# New bike



## mondeo (Jul 27, 2008)

No, not a MTB.

So, I just bought a Jamis Ventura Race. On order, I'll get it in about a week (hopefully by next weekend.) Rode the Ventura Comp, liked it, but wanted the 105 components and the carbon seatstay (based on riding other bikes with those features.)

Pics when I get it.


----------



## BeanoNYC (Jul 27, 2008)

Good luck!  Don't forget to post pics.


----------



## andyzee (Jul 27, 2008)

Best of luck!


----------



## Philpug (Jul 27, 2008)

Did you see the Ultegra equipped Pinnerello on GearLove? 1100 or something. Such a deal.


----------



## mondeo (Jul 28, 2008)

So, an update.
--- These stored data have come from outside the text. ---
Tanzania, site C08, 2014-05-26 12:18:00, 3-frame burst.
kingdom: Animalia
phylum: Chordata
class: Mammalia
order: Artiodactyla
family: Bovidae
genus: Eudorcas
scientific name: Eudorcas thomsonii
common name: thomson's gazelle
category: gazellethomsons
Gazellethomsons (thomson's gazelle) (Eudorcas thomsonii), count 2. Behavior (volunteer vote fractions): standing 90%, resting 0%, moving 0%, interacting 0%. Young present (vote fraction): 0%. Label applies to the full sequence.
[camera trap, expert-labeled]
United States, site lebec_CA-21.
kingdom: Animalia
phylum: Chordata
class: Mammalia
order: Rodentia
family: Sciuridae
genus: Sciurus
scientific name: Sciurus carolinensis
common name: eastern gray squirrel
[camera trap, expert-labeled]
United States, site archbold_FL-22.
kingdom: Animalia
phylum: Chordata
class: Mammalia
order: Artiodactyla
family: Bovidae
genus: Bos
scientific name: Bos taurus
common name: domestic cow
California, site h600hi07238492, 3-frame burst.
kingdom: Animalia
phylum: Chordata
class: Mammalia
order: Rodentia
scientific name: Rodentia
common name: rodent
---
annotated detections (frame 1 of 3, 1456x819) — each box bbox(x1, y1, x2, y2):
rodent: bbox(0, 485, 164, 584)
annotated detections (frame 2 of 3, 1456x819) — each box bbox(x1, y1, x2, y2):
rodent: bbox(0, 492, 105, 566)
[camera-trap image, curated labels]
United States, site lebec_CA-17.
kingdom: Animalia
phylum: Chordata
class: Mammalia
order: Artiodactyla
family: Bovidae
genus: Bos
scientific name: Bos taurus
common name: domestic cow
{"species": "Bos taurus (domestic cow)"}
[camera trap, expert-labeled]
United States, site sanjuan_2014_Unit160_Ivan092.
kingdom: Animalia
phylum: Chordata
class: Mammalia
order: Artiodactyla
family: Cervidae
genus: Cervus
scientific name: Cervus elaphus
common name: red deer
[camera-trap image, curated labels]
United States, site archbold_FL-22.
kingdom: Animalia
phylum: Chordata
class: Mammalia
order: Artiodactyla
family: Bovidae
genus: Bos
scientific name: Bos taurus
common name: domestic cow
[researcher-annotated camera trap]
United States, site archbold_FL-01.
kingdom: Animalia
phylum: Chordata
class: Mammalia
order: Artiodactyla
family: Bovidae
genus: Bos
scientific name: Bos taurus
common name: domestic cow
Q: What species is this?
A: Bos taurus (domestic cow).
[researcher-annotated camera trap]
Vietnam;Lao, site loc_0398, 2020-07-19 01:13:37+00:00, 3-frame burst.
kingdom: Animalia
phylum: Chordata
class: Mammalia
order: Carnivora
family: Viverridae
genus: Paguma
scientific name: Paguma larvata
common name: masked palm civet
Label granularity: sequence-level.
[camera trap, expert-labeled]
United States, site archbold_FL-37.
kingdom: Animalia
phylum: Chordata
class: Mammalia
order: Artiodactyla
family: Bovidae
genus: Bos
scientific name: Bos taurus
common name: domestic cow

Apparently they're out of the Race, so I'm getting the Elite for $120 more than the Race would've cost.

Mmm, chewy Ultegra center.


----------



## Marc (Jul 28, 2008)

Nice.  Your Ultegra stuff is probably close to the quality of my five year old dura ace groupo.

Road components last a long time compared to mountain stuff, I'll tell you that.


----------



## bvibert (Jul 29, 2008)

Looks nice.  Let us know how it rides when you get it.  More importantly let us know when you get a MTB.  Sorry couldn't help myself.

Seriously, someday I hope to get a road bike and give the roadie thing a shot..  To take up all that free time I have while not riding the MTB.. :roll:


----------



## tjf67 (Jul 29, 2008)

Just purchased a yetti 575  NICE


----------



## o3jeff (Jul 29, 2008)

tjf67 said:


> Just purchased a yetti 575  NICE



Congrats, now we hijacked this to a mtb thread.


----------